The Most Expensive Sports Memorabilia Ever Sold Has Us Digging Through Our Card Collection
Did you ever collect baseball cards as a child? Hopefully, you didn't throw them away when you grew up! Those little knickknacks you collected years ago might be worth millions of dollars today. For example, Honus Wagner's 1909 card sold for $2.8 million in 2007! Maybe you have a signed baseball you've held on throughout the years or a sentimental jersey passed down from father to son. If you've ever wondered how much the most valued sports memorabilia in the world sold for, we have the answers. Honus Wagner is only the tip of the iceberg!
The 1962 GT Racing Series Ferrari 250 Was Bought For $38 Million
Far and away the most expensive piece of sports memorabilia ever sold, a 1962 Ferrari 250 fetched $38 million at auction in 2015. The GT series racer was captained by Jo Schlesser, Henri Oreiller, Fabrizio Violati, Ernesto Prinoth, and Paolo Columbo during its prime.
Amazingly, the original price tag of the car was only $18,000. Using an inflation calculator, that number equals $151,000 in 2018. The day the car was auctioned was great for the owner at the time. There's no better feeling like being handed $38 million for an $18,000 investment! Or so we imagine.
Babe Ruth's 1920 Jersey Sold For $4.45 Million
Get ready to see a lot of Babe Ruth on this list. The former home run king has stood the test of time as one of the greatest baseball players to ever hold a bat in his hands. His 1920 Yankees jersey is the most expensive piece of baseball sports memorabilia ever sold. At an auction in 2012 it went to the highest bidder for $4.45 million.
The jersey is so valuable because it is the considered the oldest Yankees' jersey ever worn by the Babe. Until being auctioned off, it was kept safe at the Babe Ruth Birthplace Museum.
The Original Rules Of Basketball Are Worth A Small Fortune
James Naismith wrote the original rules of basketball in 1891. Until Babe Ruth made history with his 1920 jersey, Naismith's original rules of the basketball set the memorabilia mark, selling for $4.3 million in 2010.

- DIRECTIVES -
**a.** In the sports memorabilia article, what was the original price of the 1962 Ferrari 250?
**b.** Write the next part of the sports memorabilia article, starting after its final sentence.

- DATA PROVIDED -

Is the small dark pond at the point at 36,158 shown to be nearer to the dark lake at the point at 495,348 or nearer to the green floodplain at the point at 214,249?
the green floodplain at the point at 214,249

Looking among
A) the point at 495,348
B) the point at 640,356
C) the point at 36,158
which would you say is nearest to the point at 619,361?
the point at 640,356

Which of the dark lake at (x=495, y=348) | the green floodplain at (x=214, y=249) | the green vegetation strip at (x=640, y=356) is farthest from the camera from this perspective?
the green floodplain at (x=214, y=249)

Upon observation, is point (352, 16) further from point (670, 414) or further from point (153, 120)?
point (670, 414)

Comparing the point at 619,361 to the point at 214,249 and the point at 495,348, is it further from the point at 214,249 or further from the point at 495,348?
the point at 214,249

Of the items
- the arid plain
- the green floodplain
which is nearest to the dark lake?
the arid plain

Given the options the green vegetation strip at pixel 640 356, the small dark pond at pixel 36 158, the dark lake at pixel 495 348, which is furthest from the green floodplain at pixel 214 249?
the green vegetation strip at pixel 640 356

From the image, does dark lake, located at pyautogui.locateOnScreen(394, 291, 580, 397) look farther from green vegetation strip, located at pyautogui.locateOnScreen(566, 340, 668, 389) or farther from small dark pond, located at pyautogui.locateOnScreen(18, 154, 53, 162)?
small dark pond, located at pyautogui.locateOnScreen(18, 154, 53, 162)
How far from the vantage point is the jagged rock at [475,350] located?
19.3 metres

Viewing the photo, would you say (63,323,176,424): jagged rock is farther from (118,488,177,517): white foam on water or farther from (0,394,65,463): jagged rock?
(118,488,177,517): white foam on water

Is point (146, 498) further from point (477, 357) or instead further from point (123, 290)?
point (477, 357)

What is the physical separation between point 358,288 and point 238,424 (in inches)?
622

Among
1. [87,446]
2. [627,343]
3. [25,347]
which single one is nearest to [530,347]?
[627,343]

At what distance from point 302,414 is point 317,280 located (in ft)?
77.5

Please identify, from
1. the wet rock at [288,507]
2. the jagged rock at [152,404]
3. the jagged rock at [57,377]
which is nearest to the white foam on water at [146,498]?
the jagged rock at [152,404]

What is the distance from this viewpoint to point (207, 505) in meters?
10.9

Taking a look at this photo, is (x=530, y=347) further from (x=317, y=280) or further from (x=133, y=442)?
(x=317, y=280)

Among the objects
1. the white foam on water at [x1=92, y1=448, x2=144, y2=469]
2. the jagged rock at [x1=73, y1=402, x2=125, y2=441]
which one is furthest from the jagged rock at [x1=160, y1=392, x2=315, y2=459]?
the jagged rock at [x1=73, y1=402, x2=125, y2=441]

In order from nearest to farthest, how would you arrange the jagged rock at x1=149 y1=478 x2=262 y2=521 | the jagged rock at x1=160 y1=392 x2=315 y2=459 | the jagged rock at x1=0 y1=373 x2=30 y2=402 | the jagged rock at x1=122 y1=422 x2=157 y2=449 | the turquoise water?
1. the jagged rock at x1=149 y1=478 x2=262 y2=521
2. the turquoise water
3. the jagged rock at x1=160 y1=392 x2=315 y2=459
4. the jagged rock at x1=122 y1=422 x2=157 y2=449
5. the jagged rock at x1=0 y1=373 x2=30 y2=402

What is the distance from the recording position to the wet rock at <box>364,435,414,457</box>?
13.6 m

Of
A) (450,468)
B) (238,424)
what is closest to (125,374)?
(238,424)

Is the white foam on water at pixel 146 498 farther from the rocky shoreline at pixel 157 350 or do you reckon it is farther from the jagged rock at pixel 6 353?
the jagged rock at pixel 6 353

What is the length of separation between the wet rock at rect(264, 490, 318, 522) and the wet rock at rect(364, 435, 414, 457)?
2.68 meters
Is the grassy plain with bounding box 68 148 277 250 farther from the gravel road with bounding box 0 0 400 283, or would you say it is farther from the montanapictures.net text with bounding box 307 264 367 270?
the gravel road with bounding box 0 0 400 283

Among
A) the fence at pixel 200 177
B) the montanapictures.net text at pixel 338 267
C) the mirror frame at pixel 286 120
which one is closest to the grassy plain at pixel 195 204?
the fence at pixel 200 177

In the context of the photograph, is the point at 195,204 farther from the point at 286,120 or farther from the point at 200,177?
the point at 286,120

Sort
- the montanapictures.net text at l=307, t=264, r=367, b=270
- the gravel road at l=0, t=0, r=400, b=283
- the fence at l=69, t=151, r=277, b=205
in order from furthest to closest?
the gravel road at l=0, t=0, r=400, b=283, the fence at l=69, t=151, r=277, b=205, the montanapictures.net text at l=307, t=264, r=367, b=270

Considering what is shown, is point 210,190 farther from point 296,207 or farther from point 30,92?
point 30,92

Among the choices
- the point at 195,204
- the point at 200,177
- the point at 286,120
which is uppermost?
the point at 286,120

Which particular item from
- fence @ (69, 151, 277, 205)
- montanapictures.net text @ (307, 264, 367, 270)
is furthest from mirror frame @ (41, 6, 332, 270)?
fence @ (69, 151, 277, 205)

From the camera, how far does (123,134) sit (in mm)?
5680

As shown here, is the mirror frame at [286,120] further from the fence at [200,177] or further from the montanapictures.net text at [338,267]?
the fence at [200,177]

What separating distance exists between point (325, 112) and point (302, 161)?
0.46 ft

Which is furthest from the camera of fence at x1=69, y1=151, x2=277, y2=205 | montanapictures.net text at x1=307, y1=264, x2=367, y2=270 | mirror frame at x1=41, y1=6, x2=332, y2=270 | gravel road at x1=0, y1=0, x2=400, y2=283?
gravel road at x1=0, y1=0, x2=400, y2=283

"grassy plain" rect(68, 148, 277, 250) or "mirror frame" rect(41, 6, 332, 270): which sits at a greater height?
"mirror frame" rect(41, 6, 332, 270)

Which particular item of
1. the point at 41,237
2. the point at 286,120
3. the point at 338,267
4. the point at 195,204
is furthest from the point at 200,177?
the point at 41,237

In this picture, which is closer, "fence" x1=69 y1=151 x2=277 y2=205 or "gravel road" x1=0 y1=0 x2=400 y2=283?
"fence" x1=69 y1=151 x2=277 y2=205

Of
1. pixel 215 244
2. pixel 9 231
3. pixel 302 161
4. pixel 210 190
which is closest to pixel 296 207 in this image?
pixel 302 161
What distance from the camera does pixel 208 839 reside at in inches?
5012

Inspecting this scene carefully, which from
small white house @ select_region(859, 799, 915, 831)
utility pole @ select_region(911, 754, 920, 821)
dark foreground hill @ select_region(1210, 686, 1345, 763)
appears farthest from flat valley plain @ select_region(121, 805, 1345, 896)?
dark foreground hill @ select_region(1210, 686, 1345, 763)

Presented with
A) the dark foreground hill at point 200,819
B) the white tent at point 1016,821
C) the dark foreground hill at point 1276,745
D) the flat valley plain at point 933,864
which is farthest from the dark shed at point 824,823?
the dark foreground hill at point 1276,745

- RESULTS -
**a.** $18,000

**b.**
When Naismith wrote the outline for the sport, there were 13 rules. The paper he wrote those sacred rules on now belong to David Booth, who hopes to put them on display at the University of Kansas, his alma mater. When Booth was asked how much higher he was willing to bid to own this major piece of sports history, he said, "it was getting close."
The Rules Of Baseball Sold In 2016 For $3.26 Million
Over 30 years before the rules of basketball were written, the rules of baseball made their debut. The document, titled "The Laws of Baseball" was sold to an anonymous bidder for $3.26 million in 2016. The sale of the rule book made it the second most expensive piece of baseball memorabilia ever sold.
Written by Daniel Lucius Adams, the laws spell out the general guidelines players are teams are meant to follow, including how heavy or light the ball can be and where each defender can positioned before a play.
Mark McGwire's Iconic 70th Home Run Sold For $3 Million
The sports world was abuzz in 1998 when Mark McGwire and Sammy Sosa chased history to break the single season home run record. McGwire won the race, hitting 70 bombs. When the ball was put up for auction, it was sold for $3 million.
Throughout the '90s, there was no greater show in sports than "Big Mac." The all-star slugger knocked one out of the park every 10.61 at bats, He made 12 all-star teams in 16 years and retired with 583 total home runs.
Let's Talk About That 1909 Honus Wagner Baseball Card
Honus Wagner played 21 seasons in MLB, splitting time between the Louisville Colonels and Pittsburgh Pirates. He was nicknamed "The Flying Dutchman" and was a member of the sport's first ever Hall of Fame class. In 2007, his card sold for $2.8 million.
The reason Wagner's card likely fetched such a high price was because of how rare it was. He refused the makers of the card, the American Tobacco Company, to feature him. His reason was simple; he didn't want children buying cigarettes.
A Mint Condition Mickey Mantle Card Is Worth Up To $1.3 Million
If you've been sitting on a 1952 Mickey Mantle rookie card, maybe now is the time to sell it. In 2016, a near mint condition version of the card sold for $1.3 million, making it the second card in history to go for seven digits!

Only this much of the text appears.